◆ To do ◆
Can you reproduce the whole piece below on the Indus Conclave, word for word?

◆ Provided text ◆
Between languages and ladders

Summer ended on the first weekend of October. The morning was bright, embodying every cliché made for it, and the weather was cool enough for a walk. This is how I like Lahore: breathable, on my side for once, full of possibilities.

At this year’s Indus Conclave, there was something for everyone. For the environmentalists, just as smog season approaches; for the economists whose arguments should see past the confines of drawing-room walls; for literature enthusiasts hoping to continue to learn (long after our time), to never exit the endless, living conversation of our respective fields.

On entering Hall One in Alhamra, the first thing you saw was *A Gentle Apocalypse*, curated by Saher Sohail. It didn’t announce itself as an exhibition so much as a quiet arrangement of restlessness: a shrine-like cabinet lined with terracotta bowls of herbs and seeds, the glow of its rain-blue panels catching the eye immediately, painted hands caught mid-motion — praying, pleading, offering, perhaps all at the same time.

The wall text explaining the art installation spoke of progress as a double-edged sword: the promise of creation that’s shadowed by loss. There was no sound in the room despite the significant number of viewers, just the low hum of conversation and tyre screeches heard from outside. I lingered there longer than I meant to. There was something in the textures, the earth, the pigment, and the repetition of motifs that suggested the fragility of all systems built to last.

◆ Data provided ◆
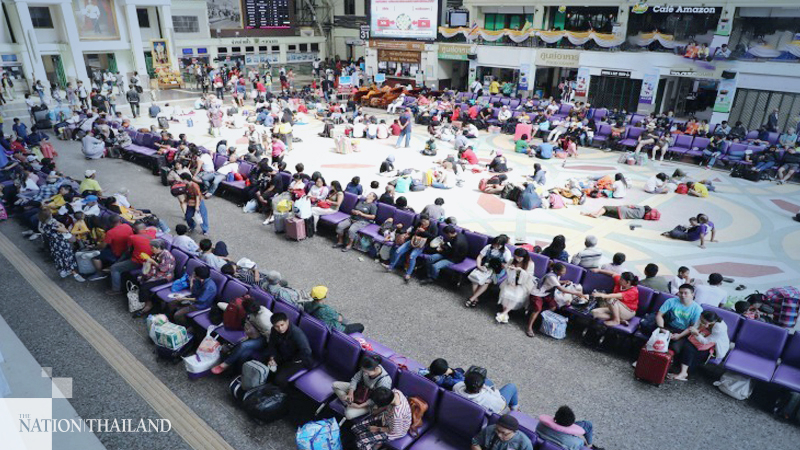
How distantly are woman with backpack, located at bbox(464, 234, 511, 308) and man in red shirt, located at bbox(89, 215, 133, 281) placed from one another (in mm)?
6267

◆ Finished answer ◆
Between languages and ladders

Summer ended on the first weekend of October. The morning was bright, embodying every cliché made for it, and the weather was cool enough for a walk. This is how I like Lahore: breathable, on my side for once, full of possibilities.

At this year’s Indus Conclave, there was something for everyone. For the environmentalists, just as smog season approaches; for the economists whose arguments should see past the confines of drawing-room walls; for literature enthusiasts hoping to continue to learn (long after our time), to never exit the endless, living conversation of our respective fields.

On entering Hall One in Alhamra, the first thing you saw was *A Gentle Apocalypse*, curated by Saher Sohail. It didn’t announce itself as an exhibition so much as a quiet arrangement of restlessness: a shrine-like cabinet lined with terracotta bowls of herbs and seeds, the glow of its rain-blue panels catching the eye immediately, painted hands caught mid-motion — praying, pleading, offering, perhaps all at the same time.

The wall text explaining the art installation spoke of progress as a double-edged sword: the promise of creation that’s shadowed by loss. There was no sound in the room despite the significant number of viewers, just the low hum of conversation and tyre screeches heard from outside. I lingered there longer than I meant to. There was something in the textures, the earth, the pigment, and the repetition of motifs that suggested the fragility of all systems built to last.